**Written exercise 1**
For each of the statements below, decide whether it agrees with the passage about Stieg. Answer yes or no and quote the deciding words. (a) Stieg joined TT after leaving the postal service. (b) The cabin in Önnesmark lies sixty miles from Umeå. (c) The grandmother lived in the village retirement home for ten years.
**Written exercise 2**
Reproduce the part of the passage about Stieg that opens with the words containing "Two years earlier, he’d" and closes with "on the property.".

**Passage provided**
* Begin *

Two years earlier, he’d fallen so deeply into debt that almost everything except the family farm had been sold at auction. We’d also managed to save that little cabin and its forest in Önnesmark, sixty miles from Umeå, which Stieg and I used to go take care of with my brother and sister
every so often. When he’d drawn up the inventory, the bailiff had shown an interest in the property, but my father—or perhaps Vivianne, Stieg’s mother—had come up with a way to save it. Stieg and I were clearly a couple, and our families knew each other, so they worked together on this. My father signed a lifetime lease on the property for Stieg’s parents, which meant the cabin and forest could no longer be sold. Erland and Vivianne were very happy to spend all their summers there, and planted potatoes and strawberries on the property.

After the auction, my father’s debts were discharged and there was even a little money left over. After his death, however, we discovered that he had spent everything and gone into debt again, so we had to sell the farmhouse and its contents. At that time, my brother and sister and I were still students and had left all our belongings in the house. Everything vanished: our books, schoolwork, photos—everything. Two hundred years of family memories. My grandmother was grief-stricken at losing her only son. As for everything else … she behaved once again with great dignity. Accepting her fate, she moved into the village retirement home where she lived for another fifteen years without complaint.

Stieg was deeply distressed by what had happened. My father had been very fond of him, and was the only person with whom Stieg could talk about journalism. As for me, I was in a state of collapse. Stieg wrapped a protective cocoon around me. He supported me so much that I can truly say he carried me through that awful period of my life.

The TT Agency
 

IN
1979, Stieg left the postal service and joined TT (Tidningarnas Telegrambyrå), the big Swedish news agency, our equivalent of the Associated Press. He stayed there for twenty years. Starting out in the editorial department, he manned the phone as a kind of editorial secretary, receiving news items and articles from the reporters in all of the news services and correcting the copy before it went off to various papers. Then he became an illustrator in the TT Images and Features department, where he could also write about many subjects that interested him: Darwin, Robin Hood, World War II—you name it. Not to mention crime novels, which were also one of his specialties. In particular those written by women, whose style he found in
general much better than that of most men. A typical autodidact, Stieg had a vast fount of eclectic knowledge at his fingertips, and our home was always cluttered with books on all sorts of subjects: science fiction, politics, espionage, counterespionage, military strategy, feminism, computer science, and so on. To get them as cheaply as possible, we bought them in the original version, usually in English. Most of his colleagues saw Stieg as a pleasant person, intelligent, but difficult to get a handle on, especially since he tended to keep his private life to himself. Around the mid-1980s, when militants on the extreme right began robbing banks to finance their activities, breaking into military installations to steal weapons, and killing people for racist or political reasons, the Legal Affairs and News in Brief department within the agency began consulting Stieg. More often than not, he would know the past political affiliations of the suspects, their accomplices, and even the milieus they frequented! Working his way through a mass of often contradictory data, Stieg would swiftly figure out what was really going on. In 1999, for example, at the time of the Oklahoma City bombing, which killed 168 people and wounded 680, Stieg understood from the beginning—unlike all the media—that the culprit was most likely an American militia member inspired by the far-right rhetoric of William Pierce’s
Turner Diaries
.

* End *

**Entries provided**
* Begin *

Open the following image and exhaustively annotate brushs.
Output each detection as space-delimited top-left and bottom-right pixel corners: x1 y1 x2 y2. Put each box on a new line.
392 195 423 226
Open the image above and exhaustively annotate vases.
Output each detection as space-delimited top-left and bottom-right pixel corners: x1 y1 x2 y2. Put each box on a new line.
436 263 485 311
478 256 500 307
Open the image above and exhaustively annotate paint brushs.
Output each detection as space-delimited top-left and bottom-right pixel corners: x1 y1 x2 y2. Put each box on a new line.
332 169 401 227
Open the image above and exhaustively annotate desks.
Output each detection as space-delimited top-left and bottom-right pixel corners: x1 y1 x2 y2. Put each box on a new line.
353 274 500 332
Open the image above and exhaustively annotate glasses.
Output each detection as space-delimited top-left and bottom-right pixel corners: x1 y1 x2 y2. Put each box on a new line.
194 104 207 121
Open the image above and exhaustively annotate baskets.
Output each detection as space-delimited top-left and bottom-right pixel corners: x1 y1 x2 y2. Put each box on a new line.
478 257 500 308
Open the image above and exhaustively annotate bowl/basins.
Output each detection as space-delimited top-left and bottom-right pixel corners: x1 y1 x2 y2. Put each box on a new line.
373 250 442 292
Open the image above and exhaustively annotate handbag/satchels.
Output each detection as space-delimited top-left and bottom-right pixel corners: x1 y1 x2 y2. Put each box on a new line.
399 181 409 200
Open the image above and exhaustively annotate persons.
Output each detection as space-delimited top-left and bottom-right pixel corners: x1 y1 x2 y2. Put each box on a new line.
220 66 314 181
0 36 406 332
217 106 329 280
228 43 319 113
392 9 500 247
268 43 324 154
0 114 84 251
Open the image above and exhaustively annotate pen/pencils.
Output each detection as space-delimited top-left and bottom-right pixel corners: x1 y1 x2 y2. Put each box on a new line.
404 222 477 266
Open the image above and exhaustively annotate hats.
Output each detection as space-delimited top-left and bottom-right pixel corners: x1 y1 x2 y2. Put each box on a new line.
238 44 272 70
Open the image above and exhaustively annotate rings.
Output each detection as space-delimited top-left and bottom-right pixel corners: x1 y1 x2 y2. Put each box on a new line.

* End *

**Exercise output 1**
(a) Yes. "Stieg left the postal service and joined TT (Tidningarnas Telegrambyrå)"
(b) Yes. "that little cabin and its forest in Önnesmark, sixty miles from Umeå"
(c) No. "she moved into the village retirement home where she lived for another fifteen years without complaint"

**Exercise output 2**
Two years earlier, he’d fallen so deeply into debt that almost everything except the family farm had been sold at auction. We’d also managed to save that little cabin and its forest in Önnesmark, sixty miles from Umeå, which Stieg and I used to go take care of with my brother and sister
every so often. When he’d drawn up the inventory, the bailiff had shown an interest in the property, but my father—or perhaps Vivianne, Stieg’s mother—had come up with a way to save it. Stieg and I were clearly a couple, and our families knew each other, so they worked together on this. My father signed a lifetime lease on the property for Stieg’s parents, which meant the cabin and forest could no longer be sold. Erland and Vivianne were very happy to spend all their summers there, and planted potatoes and strawberries on the property.